Critique : Le Musée des Merveilles

Accueilli assez froidement lors de son passage au Festival de Cannes, Le Musée des merveilles de Todd Haynes n’en est pas moins un film d’aventure à hauteur d’enfant riche et émouvant, doté d’une structure particulièrement originale et séduisante. Une double odyssée sensationnelle dans un New York arpenté à deux époques.

Souvenirs de la planète Terre

Adaptation de La Maison des Merveilles de Brian Selznick (la dernière en date avait donné naissance au Hugo Cabret de Martin Scorsese), Le Musée des Merveilles est une œuvre particulière qui regorge de messages derrière son aventure filiale fondamentalement simple, mais qui surprend par sa structure audacieuse et captivante. L’histoire se déroule à deux époques, avec deux enfants atteint de surdité. En 1977, le jeune Ben (Oakes Fegley), perd l’ouïe dans un accident domestique, frappé par la foudre au travers du téléphone. Alors que sa mère, jouée par Michelle Williams, vient de décéder dans un accident de voiture, il décide de fuguer afin de retrouver un père dont il n’a aucun souvenir, quelques dollars en poche, avec pour seuls indices un livre sur l’art de conserver des objets et l’adresse d’une librairie située à New York. En 1927, Rose – Millicent Simmonds, révélation du film, jeune actrice véritablement sourde –, pas plus âgée que Ben, sourde probablement de naissance, rêve de buildings et de retrouver une star du cinéma muet qui joue sur les planches à Manhattan, Lillian Mayhew (Julianne Moore). Excédée par l’attitude de son père et ses manières strictes, elle prend un ferry pour s’enfoncer aussi dans la mégalopole. Plongeon dans un New York a deux visages, offerts par cette distance de cinquante années, mais quel lien unit ces deux enfants en quête d’une autre vie ? C’est le mystère qui habite ce magnifique long métrage.
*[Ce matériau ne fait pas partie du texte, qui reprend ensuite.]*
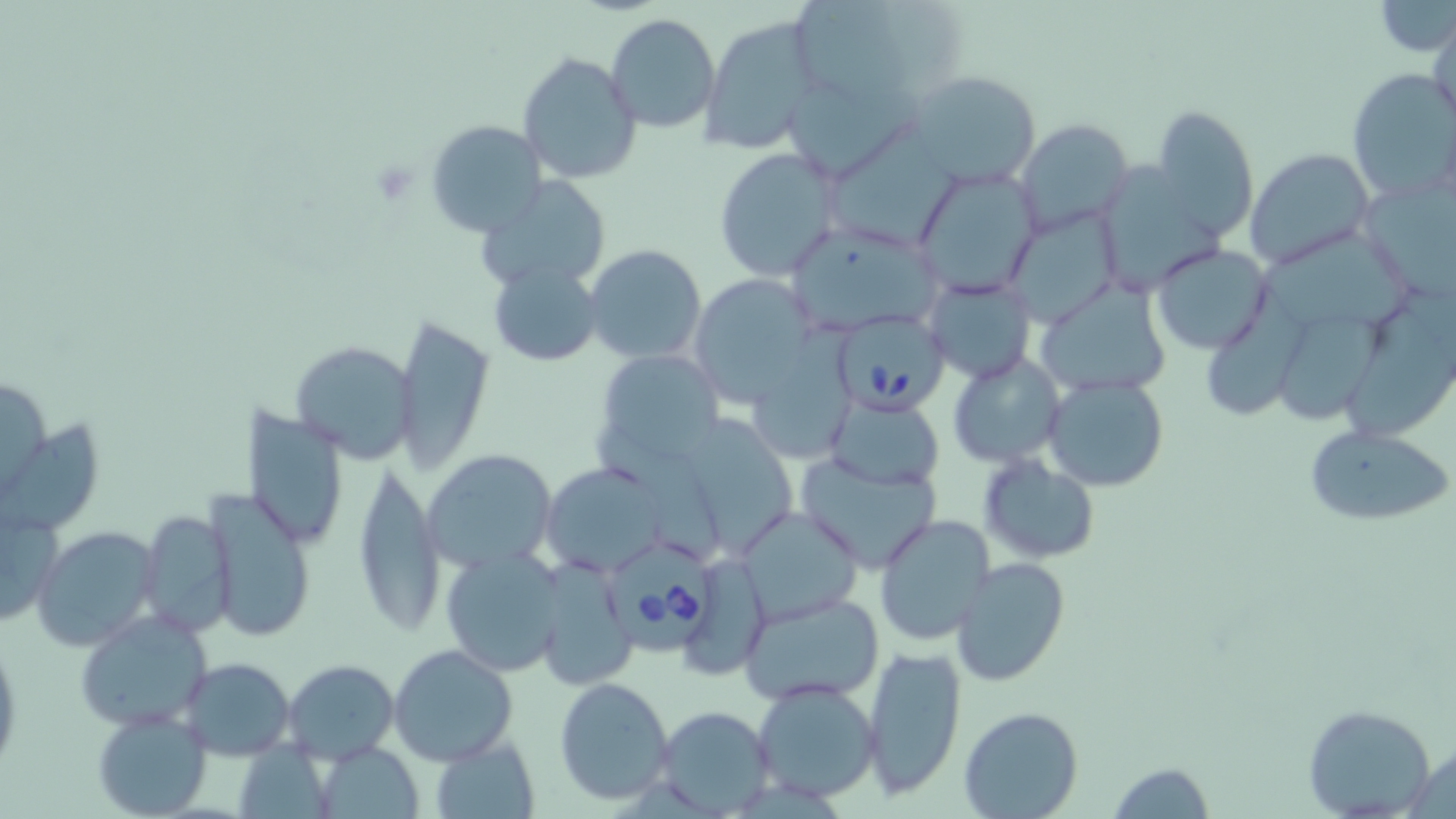

slide_level_diagnosis: Babesia divergens
magnification: 1000x
field_of_view: single
image_size: 1456×819 pixels
platelet_locations: 'approximate bounding boxes as named x1/y1/x2/y2 corners in pixels: (x1=371, y1=159, x2=419, y2=204)'
preparation: thin blood film
stain: May-Grünwald-Giemsa
modality: optical microscopy
uninfected_red_blood_cell_locations: 'approximate bounding boxes as named x1/y1/x2/y2 corners in pixels: (x1=788, y1=0, x2=930, y2=111), (x1=1377, y1=2, x2=1456, y2=55), (x1=607, y1=13, x2=721, y2=133), (x1=699, y1=16, x2=824, y2=153), (x1=1429, y1=18, x2=1456, y2=134), (x1=516, y1=51, x2=641, y2=186), (x1=1346, y1=66, x2=1456, y2=202), (x1=908, y1=70, x2=1040, y2=185), (x1=1152, y1=105, x2=1258, y2=240), (x1=426, y1=119, x2=546, y2=237), (x1=826, y1=121, x2=966, y2=245), (x1=1015, y1=121, x2=1135, y2=237), (x1=711, y1=146, x2=844, y2=282), (x1=1245, y1=148, x2=1376, y2=271), (x1=1101, y1=163, x2=1225, y2=287), (x1=912, y1=165, x2=1043, y2=297), (x1=1360, y1=174, x2=1456, y2=300), (x1=479, y1=176, x2=614, y2=293), (x1=1003, y1=206, x2=1121, y2=327), (x1=789, y1=225, x2=944, y2=328), (x1=1280, y1=228, x2=1414, y2=339), (x1=1151, y1=243, x2=1273, y2=354), (x1=583, y1=244, x2=706, y2=364), (x1=489, y1=257, x2=605, y2=366), (x1=689, y1=273, x2=818, y2=408), (x1=925, y1=273, x2=1034, y2=383), (x1=1032, y1=280, x2=1174, y2=399), (x1=1208, y1=284, x2=1310, y2=422), (x1=1346, y1=297, x2=1456, y2=438), (x1=1278, y1=312, x2=1382, y2=424), (x1=392, y1=315, x2=496, y2=476), (x1=288, y1=338, x2=419, y2=462), (x1=596, y1=349, x2=724, y2=470), (x1=948, y1=353, x2=1066, y2=467), (x1=0, y1=372, x2=49, y2=500), (x1=1044, y1=374, x2=1168, y2=492), (x1=823, y1=396, x2=945, y2=490), (x1=246, y1=408, x2=349, y2=552), (x1=686, y1=413, x2=796, y2=560), (x1=596, y1=423, x2=727, y2=563), (x1=1303, y1=423, x2=1453, y2=527), (x1=422, y1=449, x2=558, y2=571), (x1=795, y1=453, x2=942, y2=572), (x1=978, y1=453, x2=1102, y2=565), (x1=352, y1=461, x2=444, y2=637), (x1=540, y1=461, x2=668, y2=580), (x1=833, y1=479, x2=982, y2=620), (x1=207, y1=488, x2=318, y2=641), (x1=737, y1=506, x2=862, y2=624), (x1=0, y1=507, x2=65, y2=627), (x1=137, y1=509, x2=237, y2=638), (x1=876, y1=514, x2=998, y2=646), (x1=31, y1=525, x2=161, y2=652), (x1=438, y1=547, x2=566, y2=678), (x1=950, y1=557, x2=1070, y2=687), (x1=534, y1=559, x2=636, y2=690), (x1=698, y1=567, x2=771, y2=673), (x1=739, y1=592, x2=885, y2=707), (x1=74, y1=611, x2=214, y2=735), (x1=0, y1=635, x2=22, y2=774), (x1=388, y1=643, x2=519, y2=768), (x1=862, y1=644, x2=968, y2=801), (x1=181, y1=657, x2=296, y2=759), (x1=283, y1=659, x2=399, y2=765), (x1=553, y1=676, x2=675, y2=807), (x1=752, y1=681, x2=882, y2=803), (x1=1303, y1=703, x2=1437, y2=817), (x1=655, y1=706, x2=775, y2=814), (x1=958, y1=707, x2=1084, y2=819), (x1=93, y1=708, x2=213, y2=817), (x1=426, y1=734, x2=541, y2=819), (x1=1403, y1=741, x2=1455, y2=816), (x1=311, y1=742, x2=425, y2=818), (x1=1106, y1=761, x2=1216, y2=817)'
babesia_divergens_infected_red_blood_cell_locations: 'approximate bounding boxes as named x1/y1/x2/y2 corners in pixels: (x1=834, y1=309, x2=948, y2=412), (x1=612, y1=537, x2=716, y2=652)'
Todd Haynes figure la surdité de ses protagonistes grâce à deux traitements différents. Pour Ben, les sons sont étouffés, et lorsque le cinéaste veut délivrer des informations qui seront omises à l’enfant, il place le spectateur dans un environnement naturaliste, où les sons de la ville reprennent leurs droits comme les voix des comédiens. Avec Rose, c’est la bande originale nostalgique de Carter Burwell qui apporte l’émotion, met en exergue des sons que n’entendent pas la petite fille et dynamise son aventure. La progression sur deux tableaux du film se noue autour d’un lieu, un musée d’histoire naturelle. Si d’un côté, le film nous dit que la perte d’un sens peut permettre de trouver ses racines ou même de donner un sens à sa vie, sur un autre versant, il se cache derrière ces objets, ces dioramas et merveilles comme une météorite un message sur la conservation, le lien entre les objets et la mémoire, celle de notre vie et par extension, de notre planète, où apparaissent les spectres bienveillants d’Oscar Wilde et de David Bowie. A l’heure où Donald Trump autorise à nouveau le commerce de l’ivoire, les éléphants sur le carnet de Ben, simple détail dans le cadre, exposent toute leur fragilité : peut-être que dans un avenir proche, les générations futures ne les connaîtront qu’au travers de photos et dessins, des souvenirs d’une présence révolue. Tout comme certaines statuettes et artefacts insolites forment naturellement une galerie de mystérieux vestiges ici.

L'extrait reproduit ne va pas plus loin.